# What needs to be done
The reply must contain exactly the lines below from the one with "Page 8 of Chapter 47" down to the one with "Read about the", both included, and nothing more; please omit the pictures.

# Information given
----------

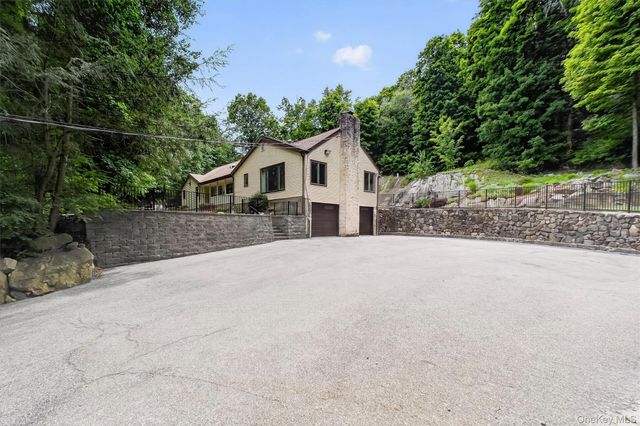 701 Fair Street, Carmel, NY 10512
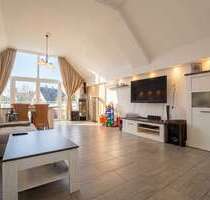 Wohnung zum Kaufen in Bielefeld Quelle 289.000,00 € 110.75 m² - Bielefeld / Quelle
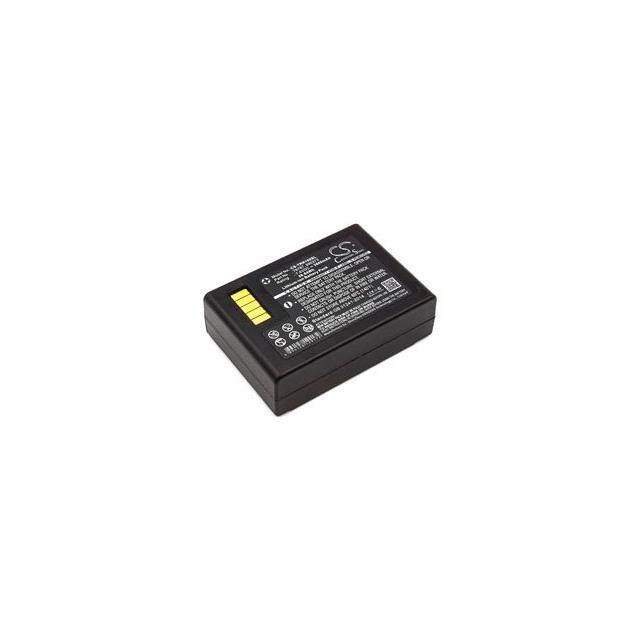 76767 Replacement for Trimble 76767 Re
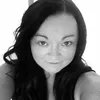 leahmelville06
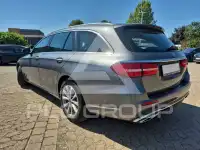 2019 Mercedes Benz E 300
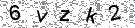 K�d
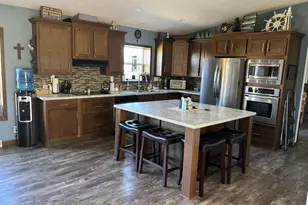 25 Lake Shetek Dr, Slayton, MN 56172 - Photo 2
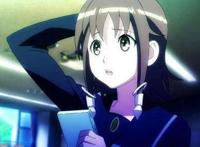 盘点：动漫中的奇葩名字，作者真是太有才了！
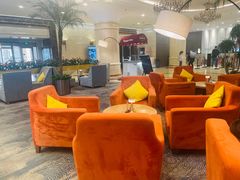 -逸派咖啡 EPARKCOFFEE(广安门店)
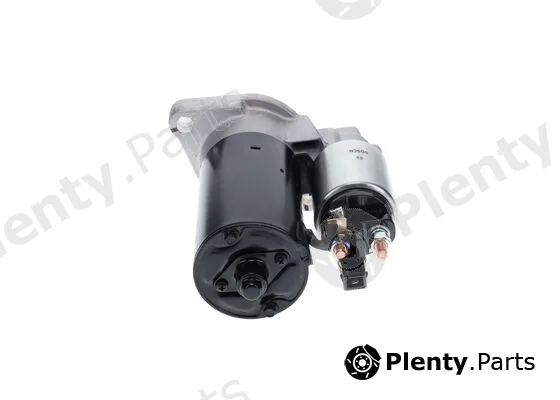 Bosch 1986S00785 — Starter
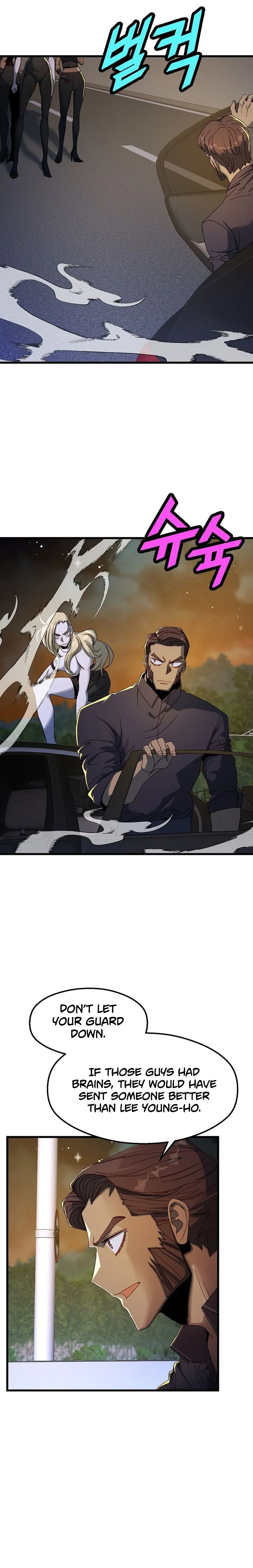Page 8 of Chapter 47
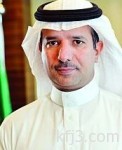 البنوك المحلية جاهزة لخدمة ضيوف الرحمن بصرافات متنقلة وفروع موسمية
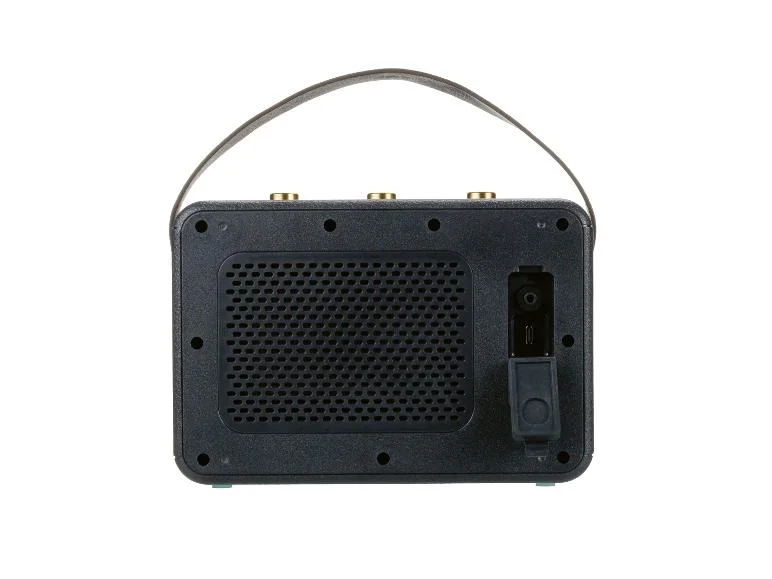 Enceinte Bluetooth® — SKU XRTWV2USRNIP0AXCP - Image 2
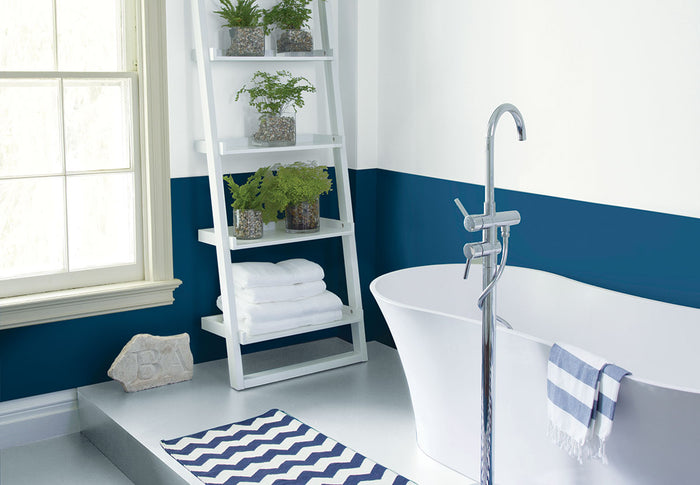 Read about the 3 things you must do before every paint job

----------

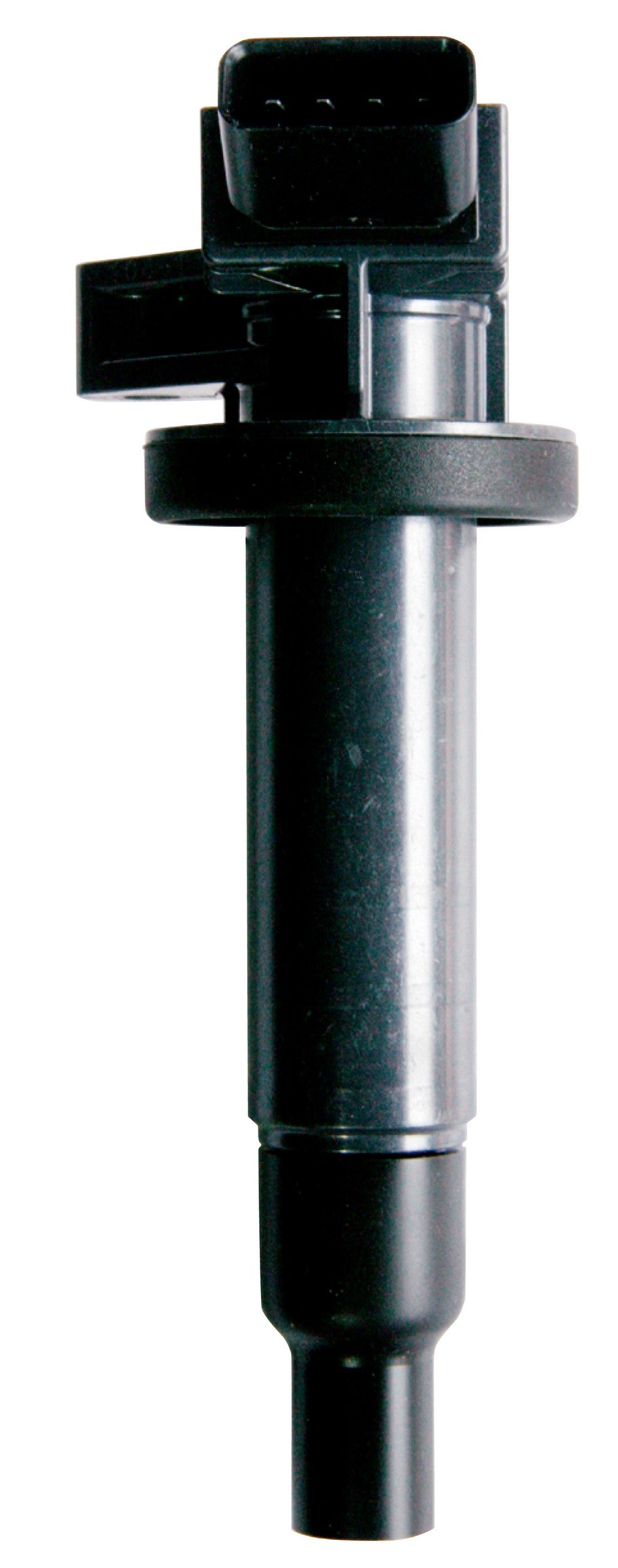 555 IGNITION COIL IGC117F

----------

# Task output
Page 8 of Chapter 47
 البنوك المحلية جاهزة لخدمة ضيوف الرحمن بصرافات متنقلة وفروع موسمية
 Enceinte Bluetooth® — SKU XRTWV2USRNIP0AXCP - Image 2
 Read about the 3 things you must do before every paint job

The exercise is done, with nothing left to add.